Thirty Nine and the others drop their weapons. The terrorists quickly rip off their helmets, deprogram the distress signals, and lead them at gunpoint to an encampment with torches and a wooden fence with sharp posts. The camp looks as though it has been quickly built within a craggy space of rocks unobservable from the air. There are small huts scattered throughout and a small tower in the middle of the camp. The ops are taken to the huts in groups of three and stripped. In Thirty Nine’s hut are also Seven and Forty Three. They are tied to the walls with old ropes and left hanging. They’re tied tight so their limbs turn swollen and purple.

Two days go by, and none of the guards and/or terrorists come into the hut. The men discuss their predicament but know also that they are most likely being recorded or observed in some way. They’ve learned how to move slightly and shift their weight to accommodate the uncomfortable position of hanging from a wall.
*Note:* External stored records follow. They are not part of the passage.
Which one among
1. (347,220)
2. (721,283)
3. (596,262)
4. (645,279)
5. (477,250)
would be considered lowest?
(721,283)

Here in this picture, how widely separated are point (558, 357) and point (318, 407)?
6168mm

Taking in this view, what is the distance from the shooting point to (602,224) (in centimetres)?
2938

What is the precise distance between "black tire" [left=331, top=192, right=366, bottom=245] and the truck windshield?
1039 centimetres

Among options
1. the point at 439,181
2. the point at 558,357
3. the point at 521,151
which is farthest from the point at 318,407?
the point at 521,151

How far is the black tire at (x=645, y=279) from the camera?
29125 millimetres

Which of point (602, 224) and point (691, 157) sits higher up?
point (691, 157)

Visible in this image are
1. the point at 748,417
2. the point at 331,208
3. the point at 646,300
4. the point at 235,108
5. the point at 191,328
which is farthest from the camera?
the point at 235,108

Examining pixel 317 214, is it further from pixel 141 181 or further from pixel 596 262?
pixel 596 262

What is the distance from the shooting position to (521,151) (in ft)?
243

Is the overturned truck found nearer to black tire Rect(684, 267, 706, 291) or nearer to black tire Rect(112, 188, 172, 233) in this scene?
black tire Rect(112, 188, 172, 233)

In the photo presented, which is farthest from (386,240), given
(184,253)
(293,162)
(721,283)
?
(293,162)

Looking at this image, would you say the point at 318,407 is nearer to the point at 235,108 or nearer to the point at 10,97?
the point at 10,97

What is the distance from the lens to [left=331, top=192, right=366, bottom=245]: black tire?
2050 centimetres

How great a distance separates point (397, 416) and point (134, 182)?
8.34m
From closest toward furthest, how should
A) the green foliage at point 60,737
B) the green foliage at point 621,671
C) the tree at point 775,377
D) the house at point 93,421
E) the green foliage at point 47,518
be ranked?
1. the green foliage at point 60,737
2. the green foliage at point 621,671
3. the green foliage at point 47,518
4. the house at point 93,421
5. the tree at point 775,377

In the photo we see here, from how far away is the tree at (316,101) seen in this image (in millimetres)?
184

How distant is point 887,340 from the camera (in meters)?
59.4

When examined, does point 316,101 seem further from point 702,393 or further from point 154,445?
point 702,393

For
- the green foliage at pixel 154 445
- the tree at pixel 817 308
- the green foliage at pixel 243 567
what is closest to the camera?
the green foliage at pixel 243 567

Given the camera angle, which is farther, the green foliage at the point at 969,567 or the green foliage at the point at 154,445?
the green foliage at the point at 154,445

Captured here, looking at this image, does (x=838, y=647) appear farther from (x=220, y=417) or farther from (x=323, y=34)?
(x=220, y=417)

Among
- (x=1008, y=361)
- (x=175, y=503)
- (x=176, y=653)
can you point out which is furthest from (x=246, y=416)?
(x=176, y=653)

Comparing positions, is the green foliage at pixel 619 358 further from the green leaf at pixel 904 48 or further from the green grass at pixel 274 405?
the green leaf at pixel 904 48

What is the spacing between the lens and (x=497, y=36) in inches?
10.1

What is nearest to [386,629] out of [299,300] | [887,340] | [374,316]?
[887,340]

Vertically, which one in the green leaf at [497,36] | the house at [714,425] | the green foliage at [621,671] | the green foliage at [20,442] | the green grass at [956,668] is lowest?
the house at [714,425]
One the third day one terrorist comes into the hut with a knife. The men don’t flinch as he walks around the hut holding the knife in clear view. He stops at Thirty Nine and grabs his testicles and says, “Are you afraid I will cut these off? It would be very painful, no? A man’s worst nightmare. Trust me, they are a useless appendage to you now.” But then, as if he had just suddenly and for no reason changed his mind, the man turns to Seven and makes a swift gesture as though he’s about to cut, and he does; the terrorist cuts Seven’s right arm free from the rope, and Seven lets out a sigh because the blood is now free again on that side of his body and he wasn’t stabbed. The terrorist then very casually walks out of the hut.

“What was that about?” Seven says.

“I don’t know,” Thirty Nine says.

Seven begins trying to untie his other restraints, perhaps to his credit, but the ropes are tied in knots not to be undone by human hands.

“I can’t.”

“Don’t waste your energy.”

Once Seven finally does give up he has a hard time concealing his superiority of circumstance, letting out sighs of relief and speaking as if he’s better suited to free the group now that he has one hand free. But this, of course, is an illusion. He’s no closer to freeing them than he was before. Seven’s free hand only makes the inevitable more comfortable for him. He overcompensates against this newly formed gulf between him and the group by seeming to have a renewed concern for contemplating escape strategies.

“I could swing now to get my arm out the door.”

“Don’t waste your energy,” Thirty Nine says.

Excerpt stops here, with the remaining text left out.